* [REQUIRED WORK] Reproduce the records below in their entirety, exactly as shown.

Records excerpted from a collection
----------

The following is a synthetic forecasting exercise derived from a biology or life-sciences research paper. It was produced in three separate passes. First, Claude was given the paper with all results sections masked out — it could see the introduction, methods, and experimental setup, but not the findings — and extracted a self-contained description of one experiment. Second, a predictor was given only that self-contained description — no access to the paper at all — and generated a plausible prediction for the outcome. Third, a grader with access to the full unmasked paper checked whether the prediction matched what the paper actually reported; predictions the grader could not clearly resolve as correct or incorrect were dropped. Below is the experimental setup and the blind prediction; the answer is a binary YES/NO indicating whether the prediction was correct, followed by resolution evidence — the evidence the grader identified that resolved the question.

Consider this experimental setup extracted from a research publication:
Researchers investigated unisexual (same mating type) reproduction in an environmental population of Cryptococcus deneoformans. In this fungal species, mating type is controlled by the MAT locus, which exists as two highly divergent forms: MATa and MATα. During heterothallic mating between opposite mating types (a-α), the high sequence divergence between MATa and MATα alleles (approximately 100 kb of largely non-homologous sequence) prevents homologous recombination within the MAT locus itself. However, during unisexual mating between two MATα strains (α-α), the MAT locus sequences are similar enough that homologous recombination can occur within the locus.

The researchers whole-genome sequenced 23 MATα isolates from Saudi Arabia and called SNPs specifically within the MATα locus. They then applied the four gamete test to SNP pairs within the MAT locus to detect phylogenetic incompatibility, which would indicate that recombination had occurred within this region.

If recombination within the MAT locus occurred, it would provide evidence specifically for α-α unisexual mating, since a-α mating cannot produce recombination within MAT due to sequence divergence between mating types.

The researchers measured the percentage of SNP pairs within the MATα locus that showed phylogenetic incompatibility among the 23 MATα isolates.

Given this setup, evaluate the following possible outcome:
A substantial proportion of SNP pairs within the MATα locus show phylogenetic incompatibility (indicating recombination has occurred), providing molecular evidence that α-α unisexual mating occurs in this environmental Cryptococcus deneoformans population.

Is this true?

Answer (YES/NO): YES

----------

* [REPLY]
The following is a synthetic forecasting exercise derived from a biology or life-sciences research paper. It was produced in three separate passes. First, Claude was given the paper with all results sections masked out — it could see the introduction, methods, and experimental setup, but not the findings — and extracted a self-contained description of one experiment. Second, a predictor was given only that self-contained description — no access to the paper at all — and generated a plausible prediction for the outcome. Third, a grader with access to the full unmasked paper checked whether the prediction matched what the paper actually reported; predictions the grader could not clearly resolve as correct or incorrect were dropped. Below is the experimental setup and the blind prediction; the answer is a binary YES/NO indicating whether the prediction was correct, followed by resolution evidence — the evidence the grader identified that resolved the question.

Consider this experimental setup extracted from a research publication:
Researchers investigated unisexual (same mating type) reproduction in an environmental population of Cryptococcus deneoformans. In this fungal species, mating type is controlled by the MAT locus, which exists as two highly divergent forms: MATa and MATα. During heterothallic mating between opposite mating types (a-α), the high sequence divergence between MATa and MATα alleles (approximately 100 kb of largely non-homologous sequence) prevents homologous recombination within the MAT locus itself. However, during unisexual mating between two MATα strains (α-α), the MAT locus sequences are similar enough that homologous recombination can occur within the locus.

The researchers whole-genome sequenced 23 MATα isolates from Saudi Arabia and called SNPs specifically within the MATα locus. They then applied the four gamete test to SNP pairs within the MAT locus to detect phylogenetic incompatibility, which would indicate that recombination had occurred within this region.

If recombination within the MAT locus occurred, it would provide evidence specifically for α-α unisexual mating, since a-α mating cannot produce recombination within MAT due to sequence divergence between mating types.

The researchers measured the percentage of SNP pairs within the MATα locus that showed phylogenetic incompatibility among the 23 MATα isolates.

Given this setup, evaluate the following possible outcome:
A substantial proportion of SNP pairs within the MATα locus show phylogenetic incompatibility (indicating recombination has occurred), providing molecular evidence that α-α unisexual mating occurs in this environmental Cryptococcus deneoformans population.

Is this true?

Answer (YES/NO): YES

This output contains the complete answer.